By applying random forest regression to the relative abundance values of these key microbial communities, the top ten bacterial categories serving as biomarkers were identified (Figure 3D). ROC curve analysis revealed the predictive capability of these key microbial communities for ALI (Table 2). Bacteroides (AUC 0.723, 95% CI: 0.574–0.871), Corynebacterium (AUC 0.798, 95% CI: 0.679–0.918), and Lactobacillus (AUC 0.859, 95% CI: 0.76–0.958) demonstrated predictive value for the disease (Supplementary Figure 1). To improve model transparency, the random forest classifier was evaluated using out-of-bag (OOB) estimation. The OOB error rate was 18.9%, consistent with internal stability of the model. Given the modest sample size and high dimensionality of microbiome data, we explicitly acknowledge the possibility of overfitting, and therefore interpret the random-forest results as exploratory biomarkers rather than definitive diagnostic indicators (Supplementary Figure 2).

Table 2

Table 2. The ability of specific microbiome biomarker in predicting ALI.

4.3 Differences in metabolites between ALI and NALI

Subsequently, we conducted non-targeted metabolomic analysis on fecal samples from ALI and NALI patients. Scoring plots generated using PCA models revealed effective separation of the first three principal components between the two groups. PCA analysis revealed markedly distinct metabolic profiles between patient groups in both positive and negative ion modes, though separation was not significant. Subsequently, PLS-DA modeling demonstrated pronounced clustering of metabolic signatures between groups, indicating clear separation (Figure 4).

Figure 4

Figure 4. PCA and PLS-DA scoring plots and volcano plot of metabolites. (A) PCA in NEG and POS modes. (B) PLS-DA scoring plot. (C) Volcano plot: x-axis, log2FC; y-axis, -log10(p-value); red/blue indicate up/down-regulated metabolites; dot size represents VIP.

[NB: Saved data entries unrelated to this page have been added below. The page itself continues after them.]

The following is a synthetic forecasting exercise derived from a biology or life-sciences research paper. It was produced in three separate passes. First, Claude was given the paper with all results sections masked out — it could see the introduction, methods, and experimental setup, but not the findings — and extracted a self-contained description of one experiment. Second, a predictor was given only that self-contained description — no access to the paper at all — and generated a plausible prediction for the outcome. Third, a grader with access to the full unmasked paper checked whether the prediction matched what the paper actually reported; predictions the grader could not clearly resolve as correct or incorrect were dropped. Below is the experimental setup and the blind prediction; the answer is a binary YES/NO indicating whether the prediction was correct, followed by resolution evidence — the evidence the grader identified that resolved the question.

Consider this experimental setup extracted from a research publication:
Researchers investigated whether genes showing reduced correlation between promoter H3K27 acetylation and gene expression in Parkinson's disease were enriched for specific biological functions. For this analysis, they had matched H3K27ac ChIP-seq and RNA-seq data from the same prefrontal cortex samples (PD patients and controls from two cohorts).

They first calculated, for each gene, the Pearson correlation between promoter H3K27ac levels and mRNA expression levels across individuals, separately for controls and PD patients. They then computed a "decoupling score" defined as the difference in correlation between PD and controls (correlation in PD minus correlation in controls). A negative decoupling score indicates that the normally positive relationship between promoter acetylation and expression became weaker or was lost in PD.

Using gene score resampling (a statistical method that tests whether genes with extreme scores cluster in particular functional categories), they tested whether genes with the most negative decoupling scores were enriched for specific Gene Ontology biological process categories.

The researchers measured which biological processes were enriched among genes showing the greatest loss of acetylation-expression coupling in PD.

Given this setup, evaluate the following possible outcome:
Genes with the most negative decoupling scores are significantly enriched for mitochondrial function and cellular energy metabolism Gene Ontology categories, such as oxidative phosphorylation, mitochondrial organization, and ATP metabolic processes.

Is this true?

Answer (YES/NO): YES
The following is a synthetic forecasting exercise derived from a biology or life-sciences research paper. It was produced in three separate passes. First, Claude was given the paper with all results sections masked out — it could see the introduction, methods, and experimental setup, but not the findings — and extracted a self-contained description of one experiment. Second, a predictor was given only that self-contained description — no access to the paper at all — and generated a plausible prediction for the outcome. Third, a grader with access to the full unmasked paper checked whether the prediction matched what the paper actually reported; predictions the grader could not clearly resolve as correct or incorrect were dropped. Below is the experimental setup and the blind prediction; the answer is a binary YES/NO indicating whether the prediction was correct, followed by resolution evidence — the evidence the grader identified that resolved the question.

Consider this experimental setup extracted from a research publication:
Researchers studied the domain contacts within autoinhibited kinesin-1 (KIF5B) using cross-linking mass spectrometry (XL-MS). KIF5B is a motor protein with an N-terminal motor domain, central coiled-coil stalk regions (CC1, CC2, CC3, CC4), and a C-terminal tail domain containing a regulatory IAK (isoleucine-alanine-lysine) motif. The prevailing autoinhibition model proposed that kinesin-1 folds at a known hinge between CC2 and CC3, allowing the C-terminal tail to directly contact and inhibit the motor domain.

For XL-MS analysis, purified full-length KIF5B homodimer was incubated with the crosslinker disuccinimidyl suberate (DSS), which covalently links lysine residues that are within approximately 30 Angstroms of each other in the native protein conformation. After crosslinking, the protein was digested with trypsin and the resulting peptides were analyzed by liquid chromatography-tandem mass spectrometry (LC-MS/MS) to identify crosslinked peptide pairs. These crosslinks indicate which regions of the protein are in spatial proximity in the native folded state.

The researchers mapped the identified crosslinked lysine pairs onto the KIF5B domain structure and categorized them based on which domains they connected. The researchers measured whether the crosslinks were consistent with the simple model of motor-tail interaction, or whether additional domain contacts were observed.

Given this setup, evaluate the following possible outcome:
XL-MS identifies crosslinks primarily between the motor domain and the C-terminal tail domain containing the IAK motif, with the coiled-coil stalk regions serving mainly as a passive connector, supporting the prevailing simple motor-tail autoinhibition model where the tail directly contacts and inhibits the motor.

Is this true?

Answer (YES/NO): NO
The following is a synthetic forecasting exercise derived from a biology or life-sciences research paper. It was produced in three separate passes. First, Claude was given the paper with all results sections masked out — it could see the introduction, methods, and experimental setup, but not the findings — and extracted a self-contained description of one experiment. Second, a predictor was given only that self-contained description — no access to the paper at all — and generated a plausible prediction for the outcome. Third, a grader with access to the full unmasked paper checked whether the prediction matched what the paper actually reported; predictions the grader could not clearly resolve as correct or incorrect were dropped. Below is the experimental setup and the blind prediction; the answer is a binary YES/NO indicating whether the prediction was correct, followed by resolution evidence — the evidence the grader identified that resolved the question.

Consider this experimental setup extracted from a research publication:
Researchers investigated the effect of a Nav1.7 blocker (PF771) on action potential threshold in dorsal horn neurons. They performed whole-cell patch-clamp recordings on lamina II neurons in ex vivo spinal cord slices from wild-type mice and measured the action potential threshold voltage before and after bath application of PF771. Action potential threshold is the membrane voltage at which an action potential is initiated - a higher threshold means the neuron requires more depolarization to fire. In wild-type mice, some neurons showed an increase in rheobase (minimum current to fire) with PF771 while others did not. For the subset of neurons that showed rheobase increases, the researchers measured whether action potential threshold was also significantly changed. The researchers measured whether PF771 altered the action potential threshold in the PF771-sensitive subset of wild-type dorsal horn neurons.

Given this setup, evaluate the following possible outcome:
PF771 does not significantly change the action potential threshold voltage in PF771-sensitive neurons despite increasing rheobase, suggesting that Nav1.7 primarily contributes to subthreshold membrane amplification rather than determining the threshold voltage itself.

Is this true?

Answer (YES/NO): NO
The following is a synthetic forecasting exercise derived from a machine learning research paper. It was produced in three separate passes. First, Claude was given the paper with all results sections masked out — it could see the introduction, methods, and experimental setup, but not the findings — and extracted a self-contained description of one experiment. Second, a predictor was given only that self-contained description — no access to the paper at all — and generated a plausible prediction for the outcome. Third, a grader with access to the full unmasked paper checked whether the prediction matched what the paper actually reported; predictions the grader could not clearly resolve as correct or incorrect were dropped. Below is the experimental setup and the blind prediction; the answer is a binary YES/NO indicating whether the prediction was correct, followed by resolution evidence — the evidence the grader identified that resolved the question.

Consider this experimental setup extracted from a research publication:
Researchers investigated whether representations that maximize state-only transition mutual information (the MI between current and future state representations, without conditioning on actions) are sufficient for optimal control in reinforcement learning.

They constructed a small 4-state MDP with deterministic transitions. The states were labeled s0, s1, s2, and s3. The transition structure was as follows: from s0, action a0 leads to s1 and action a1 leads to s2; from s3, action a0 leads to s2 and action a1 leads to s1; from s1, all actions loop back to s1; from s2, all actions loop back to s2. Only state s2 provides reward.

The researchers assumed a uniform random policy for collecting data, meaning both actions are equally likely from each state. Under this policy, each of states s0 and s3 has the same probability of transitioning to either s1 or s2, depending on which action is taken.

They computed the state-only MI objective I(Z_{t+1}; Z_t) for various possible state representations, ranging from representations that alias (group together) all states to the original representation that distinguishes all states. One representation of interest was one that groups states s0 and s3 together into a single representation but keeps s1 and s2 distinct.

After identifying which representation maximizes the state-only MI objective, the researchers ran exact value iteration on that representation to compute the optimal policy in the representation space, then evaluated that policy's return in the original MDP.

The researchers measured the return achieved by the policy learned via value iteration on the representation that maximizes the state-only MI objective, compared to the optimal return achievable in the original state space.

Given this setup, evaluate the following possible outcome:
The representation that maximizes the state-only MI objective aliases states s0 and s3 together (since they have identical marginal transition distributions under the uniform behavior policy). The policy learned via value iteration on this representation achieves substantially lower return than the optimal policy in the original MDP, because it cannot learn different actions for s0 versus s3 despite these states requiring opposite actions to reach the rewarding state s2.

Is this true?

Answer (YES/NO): YES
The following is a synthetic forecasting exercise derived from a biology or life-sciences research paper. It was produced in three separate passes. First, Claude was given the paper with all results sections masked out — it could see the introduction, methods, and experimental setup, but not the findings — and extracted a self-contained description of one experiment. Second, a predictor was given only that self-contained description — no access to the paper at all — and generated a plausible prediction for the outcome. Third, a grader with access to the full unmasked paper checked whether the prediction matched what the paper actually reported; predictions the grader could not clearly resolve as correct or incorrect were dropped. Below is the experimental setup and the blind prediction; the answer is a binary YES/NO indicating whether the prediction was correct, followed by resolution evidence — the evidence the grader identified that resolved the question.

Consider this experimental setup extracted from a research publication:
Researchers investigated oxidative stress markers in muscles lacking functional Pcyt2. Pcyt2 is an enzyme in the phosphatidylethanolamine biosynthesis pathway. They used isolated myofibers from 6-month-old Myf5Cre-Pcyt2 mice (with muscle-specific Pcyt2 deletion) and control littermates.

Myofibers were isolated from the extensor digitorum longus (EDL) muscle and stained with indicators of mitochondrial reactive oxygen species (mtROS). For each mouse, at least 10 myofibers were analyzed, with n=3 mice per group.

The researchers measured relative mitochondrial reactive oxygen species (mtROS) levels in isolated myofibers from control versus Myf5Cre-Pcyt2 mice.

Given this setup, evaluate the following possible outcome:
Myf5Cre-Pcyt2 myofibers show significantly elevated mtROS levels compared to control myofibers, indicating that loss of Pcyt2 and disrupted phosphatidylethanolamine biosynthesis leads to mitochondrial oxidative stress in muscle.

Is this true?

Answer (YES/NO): YES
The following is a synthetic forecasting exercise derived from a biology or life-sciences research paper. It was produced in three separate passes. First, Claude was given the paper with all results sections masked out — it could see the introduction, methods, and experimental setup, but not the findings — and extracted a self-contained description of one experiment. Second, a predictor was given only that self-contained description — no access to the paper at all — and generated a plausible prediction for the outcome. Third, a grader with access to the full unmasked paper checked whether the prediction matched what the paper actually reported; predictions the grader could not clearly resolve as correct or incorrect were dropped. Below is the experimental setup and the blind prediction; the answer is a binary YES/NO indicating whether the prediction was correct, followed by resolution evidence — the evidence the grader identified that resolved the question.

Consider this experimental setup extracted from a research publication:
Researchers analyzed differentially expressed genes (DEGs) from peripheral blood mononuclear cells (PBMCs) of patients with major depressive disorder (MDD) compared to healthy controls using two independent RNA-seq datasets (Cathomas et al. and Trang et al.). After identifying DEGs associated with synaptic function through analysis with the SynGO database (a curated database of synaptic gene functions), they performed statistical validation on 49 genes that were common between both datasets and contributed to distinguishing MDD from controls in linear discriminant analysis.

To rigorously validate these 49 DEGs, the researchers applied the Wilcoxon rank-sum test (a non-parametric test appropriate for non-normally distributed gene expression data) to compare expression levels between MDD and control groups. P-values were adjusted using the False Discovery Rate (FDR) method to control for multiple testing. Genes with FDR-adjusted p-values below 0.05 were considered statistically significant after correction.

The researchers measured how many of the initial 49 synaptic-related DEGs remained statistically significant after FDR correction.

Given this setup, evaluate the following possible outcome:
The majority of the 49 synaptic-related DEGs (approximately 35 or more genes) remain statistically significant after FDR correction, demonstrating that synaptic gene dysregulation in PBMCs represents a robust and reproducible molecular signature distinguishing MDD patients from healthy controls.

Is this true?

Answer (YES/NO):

A total of 1,886 POS mode metabolites and 1,507 NEG mode metabolites were identified in ALI and NALI patients respectively (n=53) (Supplementary Table S1). Hierarchical clustering was performed on the differentially expressed metabolite patterns, with heatmaps illustrating the overall profiles of distinct metabolic signatures (Figures 5A, B). Based on VIP >1 in the loading plot, FC≥1 or FC ≤1, and P < 0.05, 130 differentially accumulated metabolites were identified. Among these, 21 metabolites were significantly enriched in the ALI group, while the remaining 109 metabolites were depleted, suggesting potentially diminished metabolic activity in these patients (Supplementary Table S2). Consequently, these metabolites were selected as reference points for subsequent analysis. Furthermore, metabolic enrichment and pathway analysis based on KEGG annotation mapped these ALI-associated metabolites to their biochemical pathways. They were found to predominantly participate in Global and overview maps, including Microbial metabolism in diverse environments and Metabolic pathways. Differentially expressed metabolites also appeared closely associated with amino acid metabolism, encompassing: phenylalanine metabolism, tryptophan metabolism, tyrosine metabolism, lysine biosynthesis, lysine degradation, glycine, serine and threonine metabolism, alanine, aspartate and glutamate metabolism (Figures 5C, D).

Figure 5

Figure 5. Differential metabolites and KEGG pathways. (A, B) Heatmaps in NEG and POS modes. The colors from blue to red indicate the relative contents of the metabolites in the two groups. (C, D) Top 20 KEGG pathways in NEG and POS modes.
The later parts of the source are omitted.